Data from 40 million Android cell phones in every city around the world helped create the most complete map of the ionosphere ever made.
40 million cell phones created the map more detailed than ionosphereto date.
It seems surprising, but the truth is that measurements made with smartphones they cover twice as much of the ionosphere as traditional scientific stations.
Basically, every city with at least one cell phone becomes a monitoring station. So it’s likely there was a cell phone near you contributing to this map.
The ionosphere is a layer of the Earth’s atmosphere that extends approximately 50 to 1000 kilometers above the Earth’s surface. This layer is crucial for the propagation of radio waves over long distances around the planet.
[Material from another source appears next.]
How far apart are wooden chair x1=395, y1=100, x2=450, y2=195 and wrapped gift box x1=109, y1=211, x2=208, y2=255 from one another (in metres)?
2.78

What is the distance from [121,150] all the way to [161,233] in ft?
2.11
In the study, this Wednesday at Naturethe research team analyzed data from 40 million Androids, evaluating how charged particles in the ionosphere influence the travel time of radio signals between cell phones and GPS satellites.
As explained by , traditionally, this method was considered impractical due to the high noise of data collected by cell phones, which can be 30 times noisier than that of dedicated GPS stations.
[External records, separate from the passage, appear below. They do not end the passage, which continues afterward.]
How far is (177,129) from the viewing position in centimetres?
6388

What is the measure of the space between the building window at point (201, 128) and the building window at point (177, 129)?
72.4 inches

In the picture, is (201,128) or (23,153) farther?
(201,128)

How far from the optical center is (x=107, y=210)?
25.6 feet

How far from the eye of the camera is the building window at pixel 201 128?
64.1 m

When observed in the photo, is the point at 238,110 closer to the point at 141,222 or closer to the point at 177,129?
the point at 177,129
However, to overcome this challenge, researchers aggregated measurements from millions of devices, which allowed them to create a clearer map of ionospheric conditions, adjusted for the smaller antennas and less advanced GPS hardware of cell phones.
Google intends to use this method to increase accuracy of location services GPSpotentially reducing location errors by several meters.
Continued use of cell phone data to monitor the ionosphere could also facilitate prediction of solar storms and other real-time space weather phenomena.
A recent example occurred in May, when the system helped assess the effects of a geomagnetic storm that affected Earth.
The new method has, however, limitations, such as the need for broad cell phone coverage, which leaves out oceans and unpopulated areas.